+++ SUPPLIED MATERIAL

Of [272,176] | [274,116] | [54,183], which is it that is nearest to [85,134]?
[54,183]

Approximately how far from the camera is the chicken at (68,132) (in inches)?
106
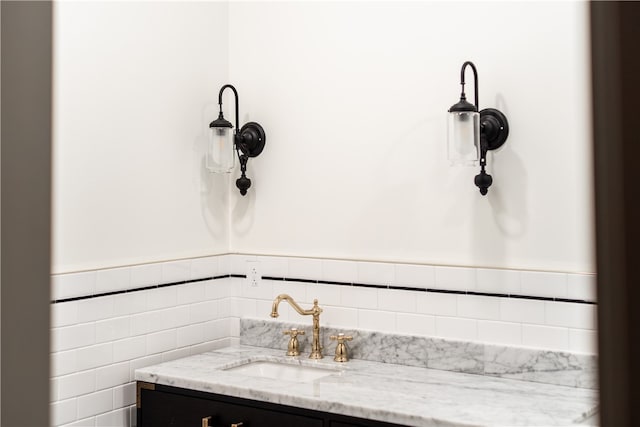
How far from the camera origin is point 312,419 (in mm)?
2016

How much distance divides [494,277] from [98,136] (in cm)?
145

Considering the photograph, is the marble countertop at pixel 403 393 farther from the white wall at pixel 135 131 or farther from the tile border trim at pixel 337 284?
the white wall at pixel 135 131

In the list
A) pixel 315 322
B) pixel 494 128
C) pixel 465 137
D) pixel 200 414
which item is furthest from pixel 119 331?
pixel 494 128

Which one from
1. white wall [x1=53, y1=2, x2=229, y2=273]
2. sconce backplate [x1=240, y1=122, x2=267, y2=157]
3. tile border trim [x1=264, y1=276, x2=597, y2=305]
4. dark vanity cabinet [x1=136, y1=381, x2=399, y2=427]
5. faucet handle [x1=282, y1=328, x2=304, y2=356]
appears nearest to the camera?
dark vanity cabinet [x1=136, y1=381, x2=399, y2=427]

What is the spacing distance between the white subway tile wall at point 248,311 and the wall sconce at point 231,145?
382 mm

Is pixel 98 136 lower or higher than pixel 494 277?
higher

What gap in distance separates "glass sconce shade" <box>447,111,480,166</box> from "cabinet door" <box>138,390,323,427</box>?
93 cm

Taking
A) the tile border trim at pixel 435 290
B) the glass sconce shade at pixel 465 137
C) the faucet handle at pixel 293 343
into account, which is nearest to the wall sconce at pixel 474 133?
the glass sconce shade at pixel 465 137

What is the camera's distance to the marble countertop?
183 centimetres

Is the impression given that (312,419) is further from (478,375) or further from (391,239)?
(391,239)

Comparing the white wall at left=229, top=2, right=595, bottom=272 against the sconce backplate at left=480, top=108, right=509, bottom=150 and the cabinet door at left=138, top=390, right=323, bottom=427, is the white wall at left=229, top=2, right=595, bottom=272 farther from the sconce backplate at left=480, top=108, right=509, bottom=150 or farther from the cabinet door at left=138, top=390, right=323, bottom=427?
the cabinet door at left=138, top=390, right=323, bottom=427

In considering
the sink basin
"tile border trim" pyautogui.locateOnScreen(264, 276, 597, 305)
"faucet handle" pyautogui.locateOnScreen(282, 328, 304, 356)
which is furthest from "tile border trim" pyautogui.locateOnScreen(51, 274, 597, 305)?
the sink basin
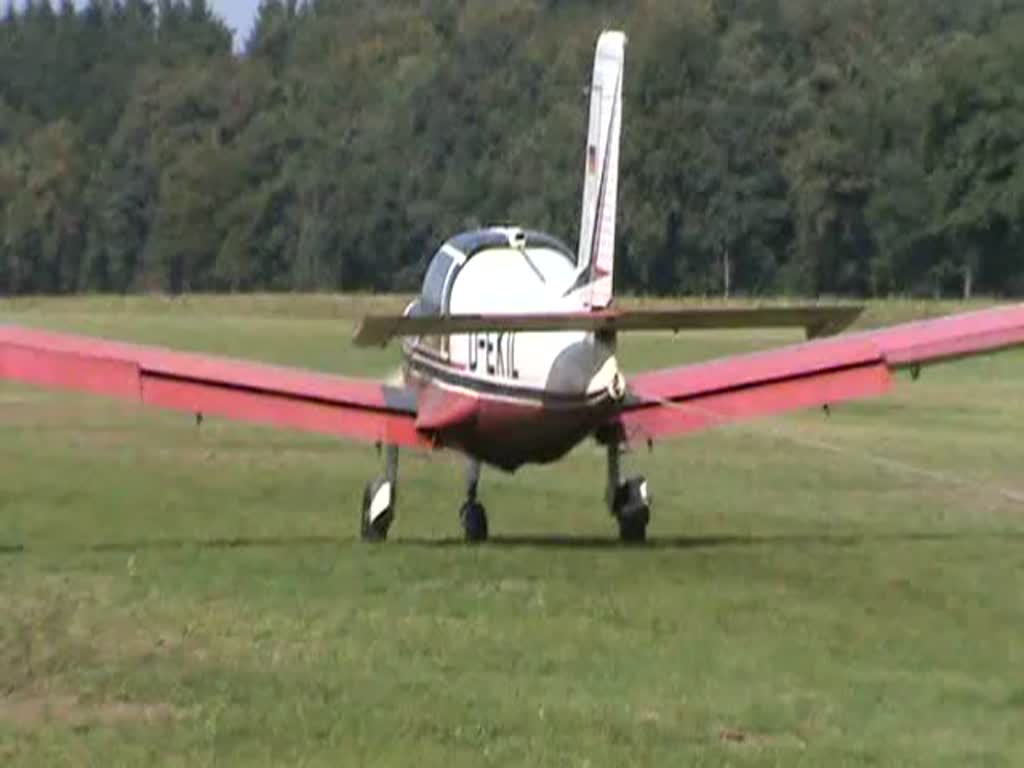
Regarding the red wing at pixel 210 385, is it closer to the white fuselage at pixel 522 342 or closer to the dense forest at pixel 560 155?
the white fuselage at pixel 522 342

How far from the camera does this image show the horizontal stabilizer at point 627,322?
1574cm

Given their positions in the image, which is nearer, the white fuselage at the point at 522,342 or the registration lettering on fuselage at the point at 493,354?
the white fuselage at the point at 522,342

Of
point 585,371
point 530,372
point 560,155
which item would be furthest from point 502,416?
point 560,155

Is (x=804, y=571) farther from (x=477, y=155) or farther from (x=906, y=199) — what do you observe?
(x=477, y=155)

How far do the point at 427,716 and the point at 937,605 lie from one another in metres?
4.86

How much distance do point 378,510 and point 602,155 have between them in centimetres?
281

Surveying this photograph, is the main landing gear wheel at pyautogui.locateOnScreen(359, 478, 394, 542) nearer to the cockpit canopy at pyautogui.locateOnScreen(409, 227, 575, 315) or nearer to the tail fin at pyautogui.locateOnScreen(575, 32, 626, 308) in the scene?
the cockpit canopy at pyautogui.locateOnScreen(409, 227, 575, 315)

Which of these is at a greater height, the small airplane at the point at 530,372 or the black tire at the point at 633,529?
the small airplane at the point at 530,372

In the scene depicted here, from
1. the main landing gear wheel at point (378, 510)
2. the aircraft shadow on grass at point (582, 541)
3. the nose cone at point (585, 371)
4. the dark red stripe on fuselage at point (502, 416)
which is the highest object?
the nose cone at point (585, 371)

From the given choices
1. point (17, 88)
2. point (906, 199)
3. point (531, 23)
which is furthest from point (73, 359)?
point (17, 88)

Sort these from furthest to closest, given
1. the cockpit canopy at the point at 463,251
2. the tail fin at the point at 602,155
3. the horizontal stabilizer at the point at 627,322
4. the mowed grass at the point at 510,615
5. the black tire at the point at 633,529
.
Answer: the black tire at the point at 633,529
the cockpit canopy at the point at 463,251
the tail fin at the point at 602,155
the horizontal stabilizer at the point at 627,322
the mowed grass at the point at 510,615

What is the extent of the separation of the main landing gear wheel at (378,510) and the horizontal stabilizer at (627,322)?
2.50 m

++++++

## GIVEN INSTRUCTION
Reproduce the records above word for word, from the line with "In the scene depicted here, from" through the end of the records.

## OUTPUT
In the scene depicted here, from
1. the main landing gear wheel at point (378, 510)
2. the aircraft shadow on grass at point (582, 541)
3. the nose cone at point (585, 371)
4. the dark red stripe on fuselage at point (502, 416)
which is the highest object?
the nose cone at point (585, 371)

From the given choices
1. point (17, 88)
2. point (906, 199)
3. point (531, 23)
which is furthest from point (73, 359)?
point (17, 88)

Sort these from furthest to closest, given
1. the cockpit canopy at the point at 463,251
2. the tail fin at the point at 602,155
3. the horizontal stabilizer at the point at 627,322
4. the mowed grass at the point at 510,615
5. the black tire at the point at 633,529
.
Answer: the black tire at the point at 633,529
the cockpit canopy at the point at 463,251
the tail fin at the point at 602,155
the horizontal stabilizer at the point at 627,322
the mowed grass at the point at 510,615

What is the extent of the separation of the main landing gear wheel at (378,510) and the horizontal stabilizer at (627,322)?
2.50 m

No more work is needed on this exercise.